Supplementary Figure 6: Replicate imaging mass spectrometry (IMS) data analysis of 84 year old human donor eye from fresh-frozen sample vs paraformaldehyde-fixed in peripheral sections from the same donor. Panels 1A (top, fixed) and B (bottom, fresh-frozen) display zoomed PASH stained tissue from an adjacent section indicating cell layers, NFL nerve fiber layer, GCL ganglion cell layer, IPL inner plexiform layer, INL inner nuclear layer, HFL Henle fiber layer, ONL outer nuclear layer, IS+OS inner segment + outer segment, RPE-BrM retinal pigment epithelium-Bruch’s membrane, Ch choroid. Panels 2A-D display multiple lipid signals in both polarities in fixed and fresh-frozen tissue. Panel A and B display negative ion mode analysis were three signals which were observed to have higher signal intensity in in fixed tissue (A) and fresh-frozen tissue (B). Panel C and D display negative ion mode analysis were three signals which were observed to have higher signal intensity in in fixed tissue (C) and fresh-frozen tissue (D). The poor morphology of the fresh-frozen tissue if reflected in the image quality in this example.

Supplementary Figure 7: Panel A and B show the differences in lipid composition from fixed (gray bars) and fresh-frozen (yellow bars) tissues analyzed using MALDI-IMS displaying multiple lipid classes observed in negative (Panel A) and positive (Panel B) ion mode analysis.
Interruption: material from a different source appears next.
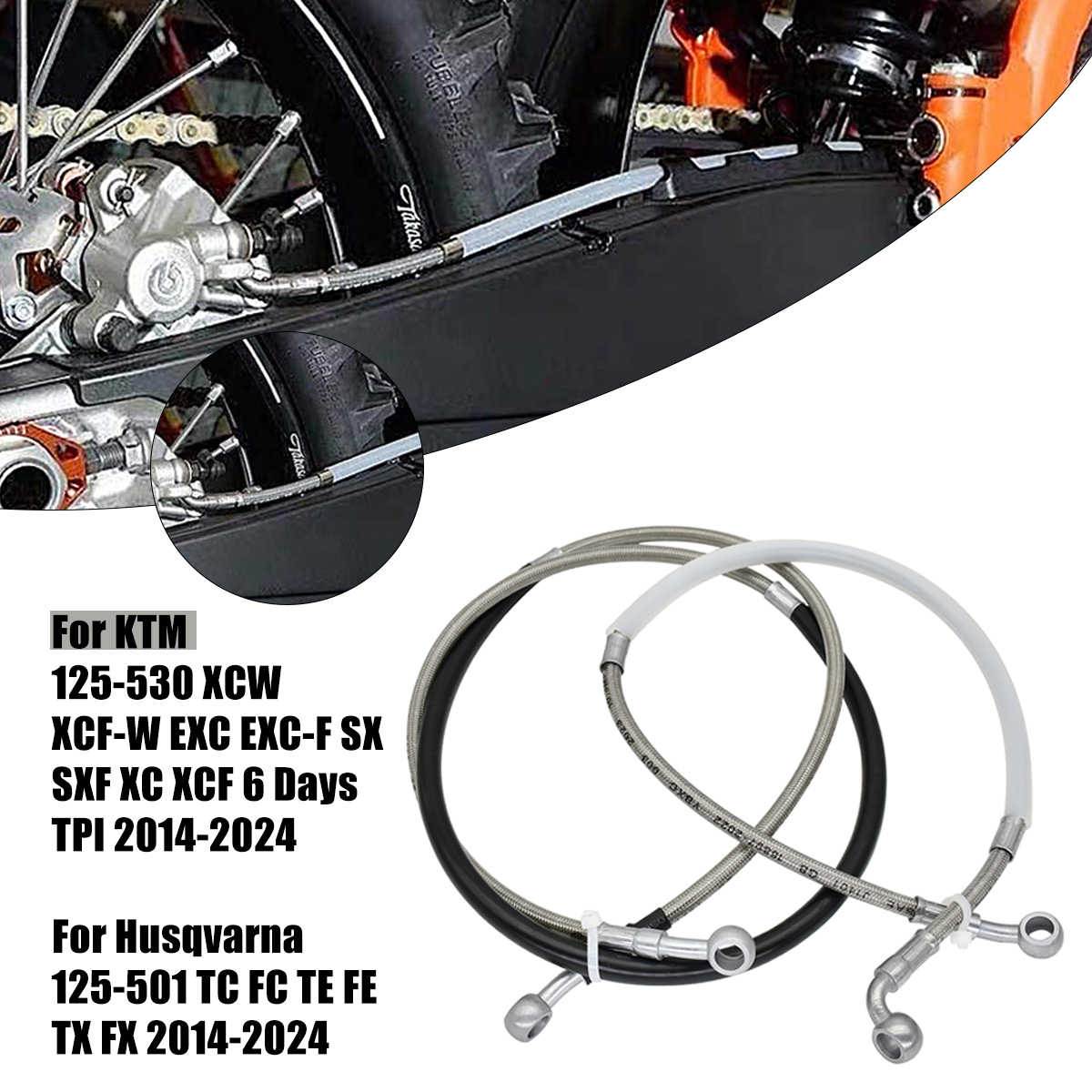 Front Rear Hydraulic Brake Lin - Braided Line recension och pris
Supplementary Figure 8 A: Molecular ion spectra and fragmentation pattern in negative ionization mode of fixed tissue using LC-ESI-MS/MS. Calculated monoisotopic mass A1. 701.5121; PA (18:1_18:0); ppm error: 1.0, A2. 772.5281; PE(O-18:1_22:6); ppm error: 0.6 and A3. 1473.981; CL (18:2_20:3_18:2_18:2); ppm error: 1.3. B: Molecular ion spectra and fragmentation pattern in negative ionization mode of fresh-frozen tissue using LC-ESI-MS/MS. Calculated monoisotopic mass B1. 700.5281; (a) PE(O-16:0_18:2) and (b) PE(P-18:1_16:0) ; ppm error: 0.1, B2. 722.5125; (a) PE(O-16:0_20:5) and (b) PE(P-16:0_20:4); ppm error: 0.8, B3. 750.5443; (a) PE(O-16:0_22:5) and (b) PE(P-18:0_20:4); ppm error: 0.3. C: Molecular ion spectra and fragmentation pattern in positive ionization mode of fixed tissue using LC-ESI-MS/MS. Calculated monoisotopic mass C1. [M+H]+ 786.6013; PC(36:2) ; ppm error:2.6, C2. [M+H]+ 788.6169; PC(36:1); ppm error:0.6 , C3. [M+H]+ 814.6326; PC(38:2); ppm error: 5.6. D; Molecular ion spectra and fragmentation pattern in positive ionization mode of fixed tissue using LC-ESI-MS/MS. Calculated monoisotopic mass D1. [M+H]+ 734.5694; PC(32:0); ppm error: 1.9, D2. [M+H]+ 760.5851; PC(34:1); ppm error: 2.2, D3. [M+H]+ 786.6007; PC(36:2); ppm error: 1.9.

Supplementary Figure 9: LC-MS/MS data of fresh-frozen (blue boxes) vs fixed (red boxes) human donor retina (biological replicate 2). M/z versus retention time summary of (a) negative ion mode data and m/z versus retention time summary of (b) positive ion mode data where lipid classes.

Supplementary Figure 10: LC-MS/MS data of fresh-frozen (blue boxes) vs fixed (red boxes) human donor retina (biological replicate 3). M/z versus retention time summary of (a) negative ion mode data and m/z versus retention time summary of (b) positive ion mode data where lipid classes.

Supplementary Figure 11: Lipid composition identified (MS2 confirmations) in fresh-frozen and fixed human retina from LC-MS/MS using LipiDex.

Supplementary Table 1: LC-MS/MS signals for the IMS identified lipids as represented in figure 2. Three biological replicates were used in fresh-frozen and fixed retina in both ionization modes.

Supplementary Table 2: Comparison of intensities from fresh-frozen and fixed retina in representative lipids from each subclass investigated in the study. Average of 3 biological replicates were used for fresh-frozen and fixed retina in negative and positive ionization modes.

Supplementary Table 3: IMS identified lipids search results from Lipid Maps library in fresh-frozen and fixed retina tissue as identified in positive and negative ionization modes.